By then, the O’Connors had become one of the most influential and popular families in Arizona politics. After Bruce Babbitt, a Democrat, became governor in 1978, a movement to draft her to challenge him in 1982 started to build. In 1979, however, a vacancy appeared on the state court of appeals, and Mr. Babbitt selected Justice O’Connor.
She didn’t serve on the Arizona Court of Appeals for long. Ronald Reagan won the presidency in 1980 having promised to nominate the first woman justice, and Justice Potter Stewart soon retired. Before long, the new Arizona appeals court judge got a call from William French Smith, President Reagan’s attorney general, about an interview for a “federal position.” Mr. Smith had been a partner at Gibson, Dunn & Crutcher, the Los Angeles law firm that had asked her three decades earlier how well she could type.
“I assume you’re calling about secretarial work?” she replied.
“A true love story”
The constant in her trailblazing path to the Supreme Court was John O’Connor. Their marriage had been one of mutual, unwavering support and sacrifice. She moved to Germany, then Phoenix, for the sake of his career, and he had moved to Washington for hers. In 2000 he was diagnosed with dementia and she cared for him – on top of all her work on the court – until 2006, when his condition worsened.
She had been contemplating retirement from the high court since 1996, Mr. Thomas wrote in his biography, but didn’t want a Democrat to nominate her successor. With George W. Bush in the White House, she decided to step down in 2006. Within six months of her retirement, however, her husband could no longer recognize her.
“He sacrificed for her and then she sacrificed for him. It’s a great love story,” says Mr. Thomas.
After he passed away in 2009 she devoted herself to traveling the U.S. and the world, advocating for judicial independence and civics education. iCivics, a nonprofit she founded in 2009 to transform and promote civics education in schools, still operates today.

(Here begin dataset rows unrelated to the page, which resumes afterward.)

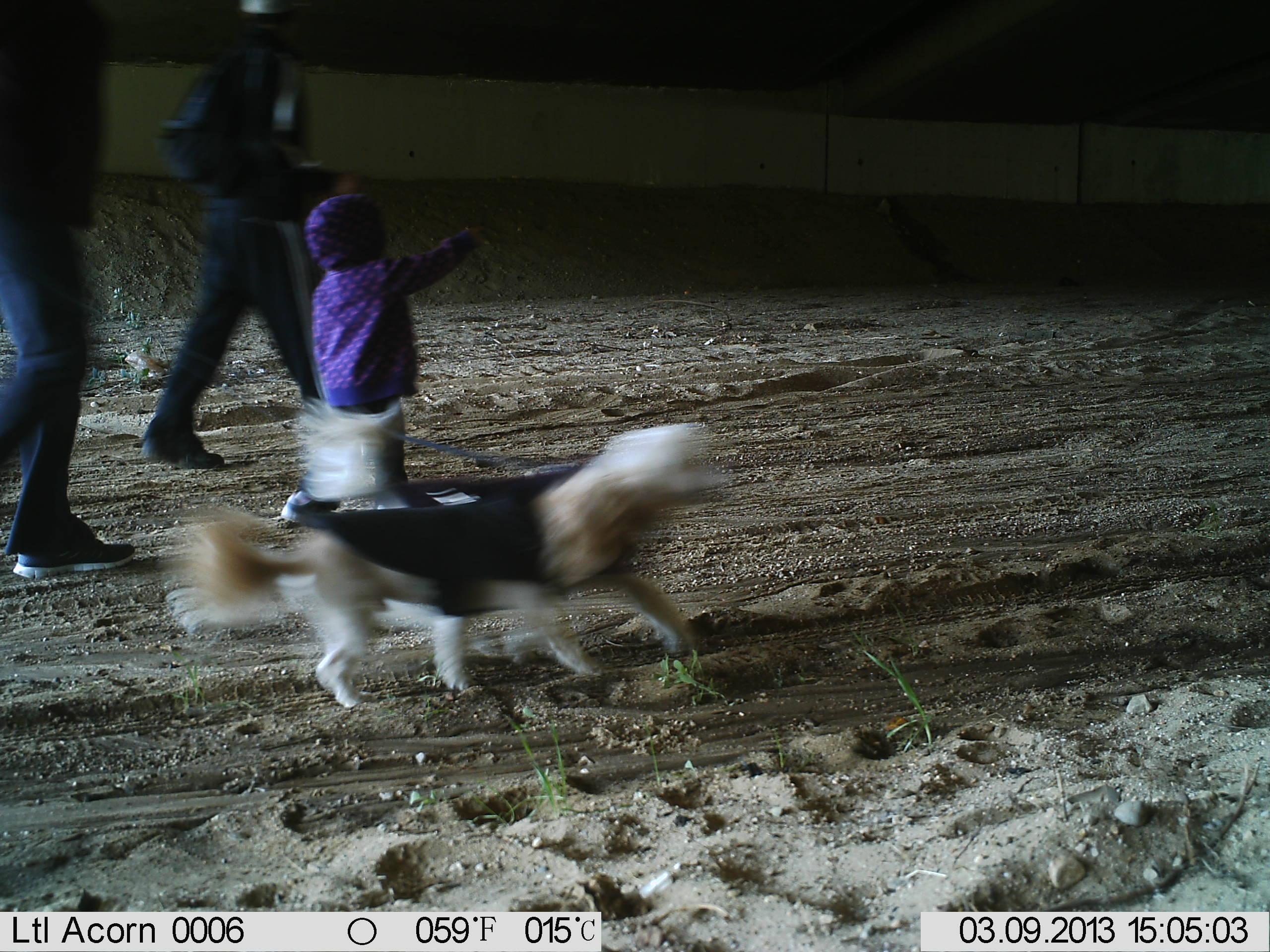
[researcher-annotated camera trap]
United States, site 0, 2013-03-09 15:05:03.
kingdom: Animalia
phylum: Chordata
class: Mammalia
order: Carnivora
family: Canidae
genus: Canis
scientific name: Canis familiaris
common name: domestic dog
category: dog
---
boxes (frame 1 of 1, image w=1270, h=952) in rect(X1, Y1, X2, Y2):
dog: rect(148, 417, 730, 724)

She also watched with unease as her replacement, Justice Samuel Alito, helped an increasingly conservative court undo major aspects of her legacy, including upholding a ban on so-called partial-birth abortions, relaxing rules on campaign spending, and chipping away at affirmative action in schools. The court eventually overturned Roe last year, and affirmative action this past summer.
“She found it painful to watch some of her major legacies be eroded,” says Professor Driver, who clerked for her that first year after her retirement.
Her steadfast belief in treating each case in isolation, focusing on its specific facts and context and eschewing a broad judicial philosophy, disenchanted her with movement conservatives who were growing in number and influence.
When Donald Trump entered the White House in 2016 having promised to nominate reliable conservatives to the federal judiciary, the Supreme Court and lower courts shifted further to the right, most notably with the confirmations of Justices Neil Gorsuch, Brett Kavanaugh, and Amy Coney Barrett. The watchword in the Trump White House at the time – according to Ruth Marcus, author of a book on Justice Kavanaugh’s bitter confirmation fight – was “no more O’Connors.”
Today, Justice O’Connor’s legacy is visible across her home state. The Arizona State University law school bears her name, as does the federal courthouse in Phoenix. Sept. 25, the day she was sworn into the Supreme Court, has been celebrated as Sandra Day O’Connor Day in Arizona since 2018.
She withdrew from public life that year after being diagnosed with dementia. Friends and colleagues would say there could only ever be one Sandra Day O’Connor.
“She made it easier for people to imagine women as judges, or full professors, or deans of law schools,” says Ms. McGregor. “Once you have someone as a Supreme Court justice, doing the hardest job in law, you can’t really argue women can’t do something [else] in the law.”